Hi,
Referring to CFAI book as below under 6.4 Managing Yield Curve Risk, To make the discussion more concrete, consider a portfolio of 1-year, 5-year, and 10-year zero-coupon bonds with $100 value in each position; total portfolio value is therefore $300. Also consider the hypothetical set of factor movements shown in the following table: Year 1 5 10 Parallel 1 1 1 Steepness -1 0 1 Curvature 1 0 1 Because DL is by definition sensitivity to a parallel shift, the proportional change in the portfolio value per unit shift (the line for a parallel movement in the table) is 5.3333 = 16/[(300)(0.01)]. The sensitivity for steepness movement can be calculated as follows (see the line for steepness movement in the table). When the steepness makes an upward shift of 100 bps, it would result in a downward shift of 100 bps for the 1-year rate, resulting in a gain of $1, and an upward shift for the 10-year rate, resulting in a loss of $10. The change in value is therefore (1 – 10). Ds is the negative of the proportional change in price per unit change in this movement and in this case is 3.0 = –(1 – 10)/[(300)(0.01)]. Considering the line for curvature movement in the table, Dc = 3.6667 = (1 + 10)/[(300)(0.01)]. Thus, for our hypothetical bond portfolio, we can analyze the portfolio’s yield curve risk using Equation (22) ∆P/P=-5.33333∆XL - 3.0∆Xs -3.6667∆Xc
My question is pertaining to the Steepness portion bolded.
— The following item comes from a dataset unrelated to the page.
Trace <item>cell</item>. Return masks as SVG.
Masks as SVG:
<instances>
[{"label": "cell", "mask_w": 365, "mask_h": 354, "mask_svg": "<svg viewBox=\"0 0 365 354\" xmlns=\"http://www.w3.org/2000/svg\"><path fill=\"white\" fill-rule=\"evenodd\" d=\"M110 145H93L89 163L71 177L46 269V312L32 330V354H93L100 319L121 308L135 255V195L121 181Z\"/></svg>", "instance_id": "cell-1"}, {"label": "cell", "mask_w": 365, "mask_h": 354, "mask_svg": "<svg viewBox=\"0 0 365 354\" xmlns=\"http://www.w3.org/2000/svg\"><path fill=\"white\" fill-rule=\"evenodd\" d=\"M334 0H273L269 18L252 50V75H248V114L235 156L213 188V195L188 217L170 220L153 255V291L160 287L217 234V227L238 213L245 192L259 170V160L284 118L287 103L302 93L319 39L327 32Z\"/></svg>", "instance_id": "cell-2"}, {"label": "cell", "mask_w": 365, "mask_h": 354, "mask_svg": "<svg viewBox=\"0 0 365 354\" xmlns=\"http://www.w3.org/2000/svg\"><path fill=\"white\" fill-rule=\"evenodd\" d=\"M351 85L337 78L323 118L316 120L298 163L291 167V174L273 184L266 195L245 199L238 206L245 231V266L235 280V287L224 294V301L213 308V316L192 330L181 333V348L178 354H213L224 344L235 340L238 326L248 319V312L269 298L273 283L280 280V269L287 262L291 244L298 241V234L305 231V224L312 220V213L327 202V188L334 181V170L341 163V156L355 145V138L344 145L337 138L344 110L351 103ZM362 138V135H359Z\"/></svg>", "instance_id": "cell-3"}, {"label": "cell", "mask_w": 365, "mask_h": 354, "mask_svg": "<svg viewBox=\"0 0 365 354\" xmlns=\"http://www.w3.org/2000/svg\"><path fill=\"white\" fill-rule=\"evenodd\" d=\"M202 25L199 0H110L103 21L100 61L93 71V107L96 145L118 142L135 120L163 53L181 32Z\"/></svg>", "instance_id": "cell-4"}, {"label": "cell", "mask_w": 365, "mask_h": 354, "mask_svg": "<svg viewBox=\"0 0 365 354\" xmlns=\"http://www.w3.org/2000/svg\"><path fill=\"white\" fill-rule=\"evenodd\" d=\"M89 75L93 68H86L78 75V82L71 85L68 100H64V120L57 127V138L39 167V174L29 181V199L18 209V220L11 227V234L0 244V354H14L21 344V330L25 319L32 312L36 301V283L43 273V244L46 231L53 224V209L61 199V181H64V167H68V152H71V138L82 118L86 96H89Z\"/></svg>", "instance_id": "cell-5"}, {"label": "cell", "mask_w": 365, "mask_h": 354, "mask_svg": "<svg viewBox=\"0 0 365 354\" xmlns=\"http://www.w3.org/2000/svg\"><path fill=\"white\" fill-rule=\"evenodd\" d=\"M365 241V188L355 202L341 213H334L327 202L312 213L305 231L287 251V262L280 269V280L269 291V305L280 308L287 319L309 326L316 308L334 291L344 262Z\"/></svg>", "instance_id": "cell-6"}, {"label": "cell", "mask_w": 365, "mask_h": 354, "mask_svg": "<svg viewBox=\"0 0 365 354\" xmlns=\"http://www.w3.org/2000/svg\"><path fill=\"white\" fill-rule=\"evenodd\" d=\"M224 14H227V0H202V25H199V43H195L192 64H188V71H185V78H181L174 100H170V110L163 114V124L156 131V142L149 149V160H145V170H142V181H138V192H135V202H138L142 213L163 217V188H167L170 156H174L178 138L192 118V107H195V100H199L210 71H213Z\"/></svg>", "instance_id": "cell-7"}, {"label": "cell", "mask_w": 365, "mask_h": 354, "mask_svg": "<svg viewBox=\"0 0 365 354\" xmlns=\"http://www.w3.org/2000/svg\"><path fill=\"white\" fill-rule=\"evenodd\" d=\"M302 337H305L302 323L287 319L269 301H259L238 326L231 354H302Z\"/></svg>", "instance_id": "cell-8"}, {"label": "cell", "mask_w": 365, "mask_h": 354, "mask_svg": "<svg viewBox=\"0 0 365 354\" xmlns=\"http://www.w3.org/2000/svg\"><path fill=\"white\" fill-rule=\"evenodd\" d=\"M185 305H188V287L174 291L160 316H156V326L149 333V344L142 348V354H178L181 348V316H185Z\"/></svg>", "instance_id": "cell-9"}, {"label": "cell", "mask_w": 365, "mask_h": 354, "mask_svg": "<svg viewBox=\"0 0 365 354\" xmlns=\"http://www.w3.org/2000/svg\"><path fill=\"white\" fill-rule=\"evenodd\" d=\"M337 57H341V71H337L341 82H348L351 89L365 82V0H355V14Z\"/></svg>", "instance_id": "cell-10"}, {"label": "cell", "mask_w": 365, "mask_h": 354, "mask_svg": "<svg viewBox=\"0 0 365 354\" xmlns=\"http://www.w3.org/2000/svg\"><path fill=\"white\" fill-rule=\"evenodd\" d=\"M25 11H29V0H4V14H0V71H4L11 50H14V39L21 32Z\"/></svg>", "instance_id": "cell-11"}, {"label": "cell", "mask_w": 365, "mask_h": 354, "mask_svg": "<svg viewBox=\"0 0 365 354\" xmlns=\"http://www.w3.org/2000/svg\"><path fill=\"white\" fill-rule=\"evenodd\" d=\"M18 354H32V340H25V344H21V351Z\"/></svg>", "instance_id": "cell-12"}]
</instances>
Am I right to say that because of (-1) sensitivity for 1-year rate, thus we input -ve sign infront of the formula in order to obtain 3.0? If we switch the 1-year sensitivty and 10-year (Steepness) where 1-year sensitivity = (-1) & 10-year sensitivity = (1), does it mean that the formula change to -(-1+10/[(300)(0.01)] =-3 & Equation 22 will become
∆P/P=-5.33333∆XL + 3.0∆Xs -3.6667∆Xc?